ИЗВЛЕЧЁННЫЙ ТЕКСТ -

....................

Он поманил застывшего в ужасе Черкаса и, когда тот наклонился, прохрипел свое Божье имя — Матвей.
Раба Божия Матфея отпели и похоронили на высоком берегу. Справили помин.
Чулков, крутя головой и посмеиваясь, похлопал Черкаса по плечу:
— Ей-бо, таких удальцов и резвецов сроду не видывал... Шутка ли, полтыщи воев меньше чем сотней положили. Вот те и войско Сеидово! Было, и нет его!
Черкас отвыл в одиночестве своего побратима, принял чулковский приказ:
— Вести хана и мурзаков в Тюменский острог, а оттедова пущай воевода Сукин его в Москву отправит. Уважительно!
— Будет им уважительно!
Казаки покидали татар, как мешки, в струги и отчалили. Верстах в десяти от Тобольска Черкас велел причалить к лесному берегу, сгреб обезумевшего от страха Карачу и ушел в лес. Часа через два он вернулся один...
Казаки не расспрашивали, куда делся Карача. Сукину доложили, что в дороге помер, как был в лицо сильно раненный, и его в реку выкинули...
А лесные люди — остяки видели в лесу, высоко на березе, чей-то истлевший труп, насаженный ребрами на сук. И, прищелкивая языками, удивлялись, как это медведь или росомаха сумели так высоко добычу подвесить...
Черкас много лет спустя встретил Сеид-хана. Узнать его было трудно. Хан был стар, одутловат. Вышел он за верную службу Царю московскому в богатые дворяне, был и спомещен землею и вотчиной. По чужой ему Сибири не тосковал, а жил на Москве недалеко от Китай-города в своей усадьбе. Звался он Сайтовым, и дети его служили в царевом полку стрельцами.
И Черкаса узнать было трудно, потому что в Москву приехал не казак Ермаковой дружины, а сибирский воинский человек Иван Александров, голова сотни служилых татар в Тобольске... Начав службу с Ермаком, он служил в Сибири 50 лет. О нем в приказных грамотах уважительно писали: «тобольского города атаман Иван Олександров» — он пережил всех товарищей Ермака.
А разнесло казаков повсюдно, по всей Сибири. Ни одна военная операция, ни одна закладка крепости не проходили без них.
Гаврила Иванов ставил Тюмень-городок, рубил Тобольск, а после резни с Сеид-ханом пошел ставить Пелымский и Тарский остроги. В старости был атаманом конных казаков в Тюмени.
Алексей Галкин, тот самый ермаковец Карга, как звали его на кыпчакский манер, был атаманом казаков в Березове.
Гаврила Ильин возглавлял в Тобольске сотню «старых казаков». Но было одно слово, которое срывало их из любого дальнего угла, заставляло хватать любое оружие и скакать, плыть, бежать, шагать на лыжах, в пургу и мороз, только бы настичь врага. Таким словом было имя — Кучум.

....................

НАБОР ЗАДАНИЙ -
- A) Продублируйте из текста о казаках Ермака всё, что идёт от слов «Раба Божия Матфея» вплоть до слов «Будет им уважительно!».
- B) Подхватите текст о казаках Ермака и напишите его продолжение, которое начинается сразу после последней фразы.
Записи взяты из другого источника.

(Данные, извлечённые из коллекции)

....................

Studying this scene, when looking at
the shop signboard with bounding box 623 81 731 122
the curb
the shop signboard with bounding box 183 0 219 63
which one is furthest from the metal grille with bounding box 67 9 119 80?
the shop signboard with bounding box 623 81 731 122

....................

ОТВЕТЫ ПО ПОРЯДКУ -
- A)
Раба Божия Матфея отпели и похоронили на высоком берегу. Справили помин.
Чулков, крутя головой и посмеиваясь, похлопал Черкаса по плечу:
— Ей-бо, таких удальцов и резвецов сроду не видывал... Шутка ли, полтыщи воев меньше чем сотней положили. Вот те и войско Сеидово! Было, и нет его!
Черкас отвыл в одиночестве своего побратима, принял чулковский приказ:
— Вести хана и мурзаков в Тюменский острог, а оттедова пущай воевода Сукин его в Москву отправит. Уважительно!
— Будет им уважительно!

- B)
Супостат
22 октября 1586 года произошло событие неслыханное. Доведенные до отчаяния поборами, жадностью и насилиями Строгановых, взбунтовались посадские люди. Они захватили острог и, вооружившись пушкой, пошли к строгановскому двору. Был схвачен и растерзан Семен Аникеевич. Строгановский торговый дом лишился главы.
Как ни странно, подавив бунт, власти, однако, не стали на сторону как бы пострадавших купцов и отобрали в казну укрепленные городки на Каме и Чусовой, а в отобранные городки были назначены царские воеводы Безобразов и Окинфов.
Причиной были не сложившиеся отношения между младшими Строгановыми и Борисом Годуновым.
Царь Борис поумерил купеческие аппетиты, которые разгорелись невероятно, как только до них дошла весть о разгроме казаками Кучума. Строгановы почувствовали себя Царями Приуралья! Угроза нападения из-за Камня была уничтожена, и они поспешили использовать плоды казачьих побед. Немедленно были приведены к присяге «инородцы» на Каме, Чусовой, Сылве, Яйве, Обве, Инве, Косьве... Строгановские приказчики кинулись обирать не только остяков, но и татар, к которым прежде и подойти не смели.
Опираясь на грамоту, полученную от Ивана Грозного, дававшую им право основывать городки по Тоболу, срок которой истекал в 1594 году, они были готовы, как при захвате Камы, объявить земли пустыми, никому не принадлежащими и присвоить их себе. Вот тогда-то и стала всячески раздуваться та мысль, что рейд Ермака снаряжался и готовился исключительно Строгановыми, что без купцов казаки-воры и за Камень не пошли бы. Были подкуплены все сибирские воеводы. Купцы чувствовали себя господами и за Камнем, прибирая к рукам Кучумово наследство.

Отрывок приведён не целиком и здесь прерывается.